- Original film poster
- Directed by: Kurt Neumann
- Written by: James Clavell
- Based on: King Solomon's Mines by H. Rider Haggard
- Produced by: Al Zimbalist Donald Zimbalist
- Starring: George Montgomery Taina Elg David Farrar Rex Ingram.
- Cinematography: Harold E. Wellman
- Edited by: William B. Gulick
- Color process: Technicolor
- Production company: Metro-Goldwyn-Mayer
- Distributed by: Metro-Goldwyn-Mayer
- Release date: July 1, 1959;
- Running time: 85 minutes
- Country: United States
- Language: English
- Budget: $485,000
- Box office: $1,545,000

= Watusi (film) =

1959 film by Kurt Neumann

Watusi (also known as King Solomon's Mines 2) is a 1959 American adventure film, starring George Montgomery, Taina Elg, and David Farrar. Directed by Kurt Neumann, the film is a sequel to the 1950 film King Solomon's Mines. It was produced by Al Zimbalist and Donald Zimbalist. The screenplay was by James Clavell loosely based on the 1885 novel King Solomon's Mines by H. Rider Haggard.

==Plot==
Harry Quatermain arrives in the British Protectorate of Tanganyika in 1919, shortly after the conclusion of World War I. He is the son of Allan Quatermain, Africa's most celebrated guide, who first set out to discover the source of King Solomon's wealth. There he meets Rick Cobb, a jungle guide and friend of his father. Harry is determined to succeed where his father failed.

Harry proposes a safari. Rick agrees to lead it.

On the trail, they meet Erica Neuler, a young German woman whose missionary father has been killed by natives. At first Harry has resentment towards Erica because his mother and sister were killed by a German U Boat. Harry had to identify their dead bodies.

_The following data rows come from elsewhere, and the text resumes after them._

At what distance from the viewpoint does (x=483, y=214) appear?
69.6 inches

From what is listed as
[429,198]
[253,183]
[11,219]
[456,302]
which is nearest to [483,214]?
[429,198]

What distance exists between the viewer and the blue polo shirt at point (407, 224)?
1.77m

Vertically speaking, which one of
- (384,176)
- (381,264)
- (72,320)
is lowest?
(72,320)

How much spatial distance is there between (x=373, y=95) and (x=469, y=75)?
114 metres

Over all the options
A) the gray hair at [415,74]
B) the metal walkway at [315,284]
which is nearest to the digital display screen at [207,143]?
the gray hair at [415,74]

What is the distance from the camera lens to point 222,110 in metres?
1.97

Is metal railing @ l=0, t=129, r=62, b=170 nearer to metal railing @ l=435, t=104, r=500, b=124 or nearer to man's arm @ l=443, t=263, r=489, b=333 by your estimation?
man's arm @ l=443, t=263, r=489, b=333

Tensions mount when both men come to desire Erica. A Watusi chief allows them to explore the mines. After a dangerous journey through the mines they find the diamonds and return safely back at their camp. Harry realizes that he's found something among the Watusi better than wealth - peace and contentment - and decides to remain in the village . Erica reveals that she's in love with him chooses to stay. Rick goes home alone.

==Cast==
- George Montgomery as Harry Quatermain
- Taina Elg as Erica Neuler
- David Farrar as Rick Cobb
- Rex Ingram as Umbopa
- Dan Seymour as Mohamet
- Robert Goodwin as Jim-Jim
- Anthony M. Davis as Amtaga
- Paul Thompson as Gagool
- Harold Dyrenforth as Wilhelm von Kentner
- Charles Swain as M'ban
- Martin Wilkins as Wounded Native

==Production==
The film was originally known as Return to King Solomon's Mines and was the first movie produced for the studio by Al Zimbalist since he signed a contract with them. Director Kurt Neumann had just made The Fly (1958), which was written by James Clavell, Watusi's screenwriter. Taina Elg was under contract to MGM at the time and had just made Les Girls for them.

The film reuses some footage from a previous MGM adaptation of the novel, King Solomon's Mines (1950) starring Deborah Kerr and Stewart Granger.

During filming, Irma Neumann, wife of director Kurt, died. A few weeks after filming completed, the director himself also died.

==Reception==
===Box office===
According to MGM records the film earned $695,000 in the US and Canada and $850,000 elsewhere resulting in a profit of $79,000.